@failures art,
My problem is seeing how paying a person an off-the-cuff compliment can be taken, in every instance, to be encouraging a negative or obsessive behavior.
Are we supposed to now approach all people in paying compliments as if the default personality type is obsessive/compulsive?
In other words that if we pay a compliment to someone, there's a better than average chance it will trigger or encourage an obsessive response to that specific aspect of their appearance?
Why would this be so? Do you think it's because physical appearance has come so much to the fore in our society that that's all that younger people ever think about?
If so, instead of stopping the paying of compliments, maybe we should change other aspects of our society - for instance, the overwhelming media presence in the lives of young people today.
I can tell you it's changed since I was a young adult.
I am a very fair-skinned person. I almost never tan. I was embarrassed at the beginning of every summer to put on shorts or a bathing suit because I felt so white.
But my attitude toward it was 'hey, them's the breaks'
I would have loved to have had my older sister or brother's skin - they both tanned beautifully- but I didn't. What are you gonna do? You were thankful for the things you like about yourself and you do the best you can with the things you don't.
I never felt the need to go lie on a tanning bed or get my skin permanently pigmented or whatever.
I mean, with this sort of reasoning, should we not say to someone who gets contacts, 'Oh, you can really see how beautiful your eyes are now,' because someone else in the room is wearing glasses?
I wear glasses myself, and I would be nothing but happy for the person who could wear contacts and felt happier about their appearance.
Would a young person today who wears glasses develop lower self-esteem because someone else could wear contacts?
There's something really wrong there that cutting out compliments is not going to help.

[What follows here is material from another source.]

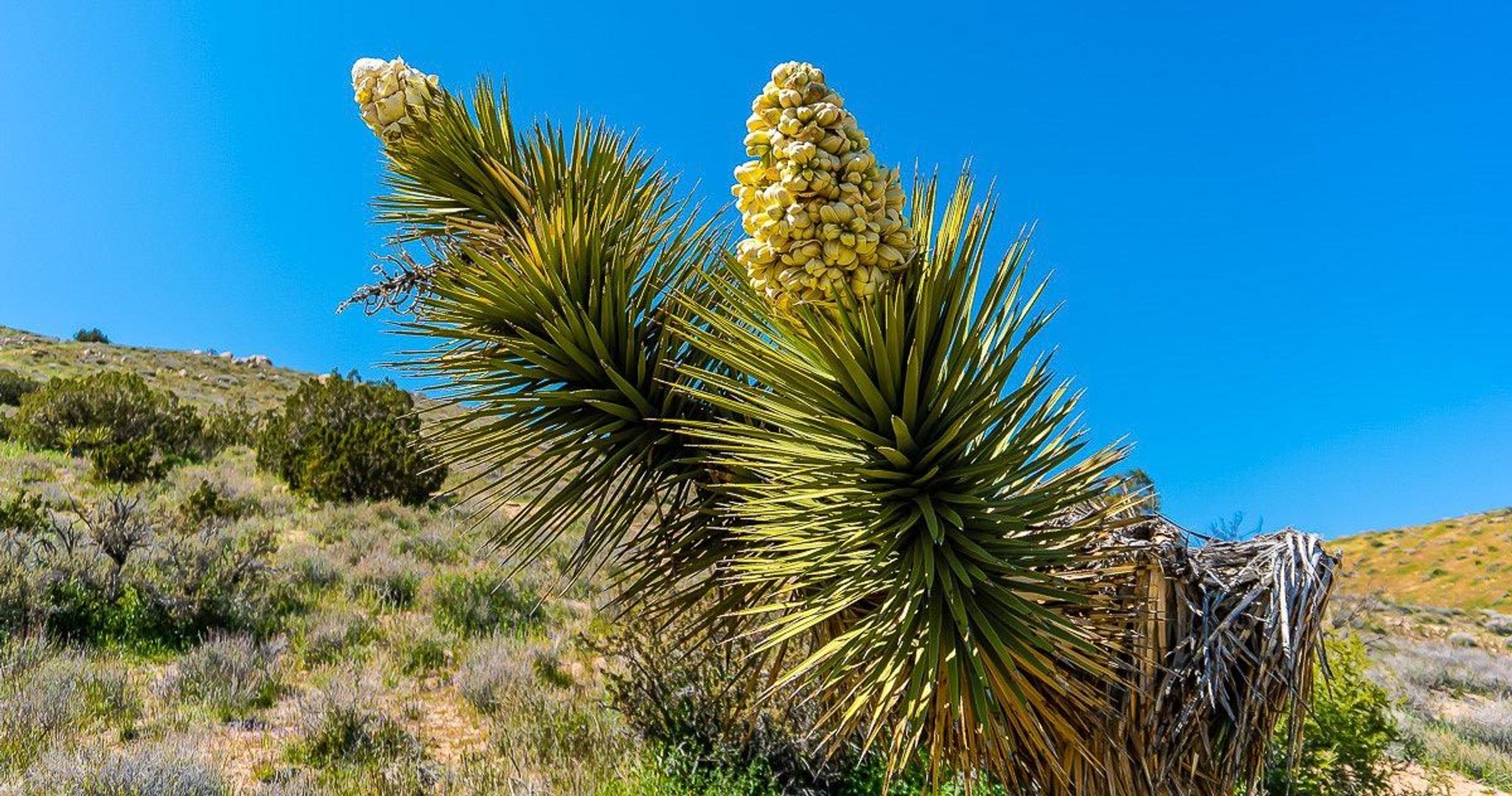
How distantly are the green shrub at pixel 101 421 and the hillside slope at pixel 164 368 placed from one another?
8136mm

And if we don't encourage healthy weights and lifestyles as an ideal - and we allow people to believe that they're just fine the way they are - even if what they do to themselves is highly damaging to their health - how are we going to deal with the resulting health issues in our society?
This reminds me of the way that some communities approached sports - everyone got the trophy. No one ever lost. Everyone always had to be a winner.

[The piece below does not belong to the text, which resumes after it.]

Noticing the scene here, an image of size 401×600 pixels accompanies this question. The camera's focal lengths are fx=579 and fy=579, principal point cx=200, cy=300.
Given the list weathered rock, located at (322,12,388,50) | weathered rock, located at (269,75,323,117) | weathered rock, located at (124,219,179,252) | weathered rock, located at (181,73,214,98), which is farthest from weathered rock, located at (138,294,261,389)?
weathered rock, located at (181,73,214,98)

That's not the real world.
In terms of different skin pigmentations: if I say someone has beautiful dark skin, it doesn't mean I don't like light skin. In the same breath as I tell someone I think they have skin like polished ebony, I might say someone else has skin like porcelain. And if I say I like red hair that doesn't mean I don't also like brown hair.
People are allowed to find more than one thing attractive.
Do people no longer understand that?
Maybe that's why all the girls I see these days seem to look alike.
Sad....
This whole thing just seems a little crazy to me.
Because I don't think telling someone they have a good figure or pretty hair or lovely skin is wrong. It's kind.